### Selected extract
════════════════

Guatemala Tours - Only about the size of Tennessee or half the size of the United Kingdom, Guatemala somehow manages to pack quite a cultural and geographic punch. The sheer diversity of cultures and landscapes is enough to boggle the mind, yet this relatively small nation ties it together seamlessly. From ancient Maya archeological sites and Colonial Spanish cities, to vibrant Caribbean hamlets and misty Highland villages, Guatemala offers up a variety of one-of-a-kind experiences.
Often referred to as the “land of eternal spring,” Guatemala boasts simply gorgeous weather with an average annual temperature of 75F (except at the higher elevations where it’s a bit cooler). Nestled between Mexico, Honduras, El Salvador and Belize, the country has only a small stretch of coastline, but it’s more than enough to satiate the desire for a beach getaway. But coastal shores aren’t the most interesting topography in Guatemala. There are lazy rivers, steaming volcanoes, vast expanses of untamed jungle and remote cloud forests to explore. Dotted amongst it all are remnants of ancient Maya history and modern day Mayans whose fascinating traditions and 21 languages still thrive today.
Most Guatemala Tours begin in its bustling capital city of Guatemala City. With more than two million residents, a fiery Latin flair and super fast-paced atmosphere, this is the largest city in all of Central America. Sometimes referred to as simply Guate by locals, Guatemala City offers a unique blend of modern convenience and Colonial-era charms currently undergoing something of a revitalization. Just a little more than an hour up the road lies the former capital and UNESCO World Heritage Site of Antigua. More laid back, yet still a dynamic cosmopolitan city, Antigua boasts a rich heritage and vibrant entertainment options dotted amongst some truly remarkable Colonial architecture, melancholy ruins and three imposing volcanoes. On the way out of Antigua en route to the Highlands, you’ll pass the large indigenous village of Chichicastenango (or Chichi) known primarily for its teeming bi-weekly market each Thursday and Sunday. It also is home to the Pre-Colombian Santo Tomás Church where local Maya Quiché priests still practice ancient rituals.

════════════════

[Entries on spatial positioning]

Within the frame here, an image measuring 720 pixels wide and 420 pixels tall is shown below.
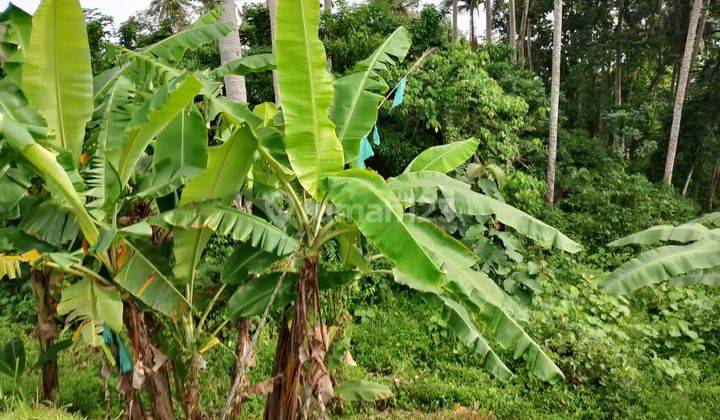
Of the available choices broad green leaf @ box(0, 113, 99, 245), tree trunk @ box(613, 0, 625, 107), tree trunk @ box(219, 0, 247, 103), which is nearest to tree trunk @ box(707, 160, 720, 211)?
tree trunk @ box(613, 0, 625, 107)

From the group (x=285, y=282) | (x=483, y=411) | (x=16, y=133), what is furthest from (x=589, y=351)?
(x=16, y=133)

════════════════

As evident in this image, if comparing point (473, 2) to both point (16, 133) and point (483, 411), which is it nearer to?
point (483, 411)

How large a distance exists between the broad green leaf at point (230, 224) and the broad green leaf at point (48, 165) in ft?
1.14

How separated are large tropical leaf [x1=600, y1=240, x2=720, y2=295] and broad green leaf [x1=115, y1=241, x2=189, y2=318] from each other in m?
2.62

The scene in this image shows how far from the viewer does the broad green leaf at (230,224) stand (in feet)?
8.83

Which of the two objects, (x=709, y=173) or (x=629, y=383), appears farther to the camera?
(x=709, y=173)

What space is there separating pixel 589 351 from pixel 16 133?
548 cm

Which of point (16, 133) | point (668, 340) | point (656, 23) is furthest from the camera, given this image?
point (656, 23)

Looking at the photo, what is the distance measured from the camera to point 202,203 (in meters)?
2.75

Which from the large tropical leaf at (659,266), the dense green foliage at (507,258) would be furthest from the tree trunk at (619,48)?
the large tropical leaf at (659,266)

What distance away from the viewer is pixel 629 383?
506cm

════════════════

### Short exercise A
What average annual temperature does the Guatemala text give for the country?
### Short exercise B
In the Guatemala text, copy the passage from "Guatemala Tours - Only" to "of one-of-a-kind experiences.", substituting "Kentucky" for "Tennessee".

### Written response A
75F

### Written response B
Guatemala Tours - Only about the size of Kentucky or half the size of the United Kingdom, Guatemala somehow manages to pack quite a cultural and geographic punch. The sheer diversity of cultures and landscapes is enough to boggle the mind, yet this relatively small nation ties it together seamlessly. From ancient Maya archeological sites and Colonial Spanish cities, to vibrant Caribbean hamlets and misty Highland villages, Guatemala offers up a variety of one-of-a-kind experiences.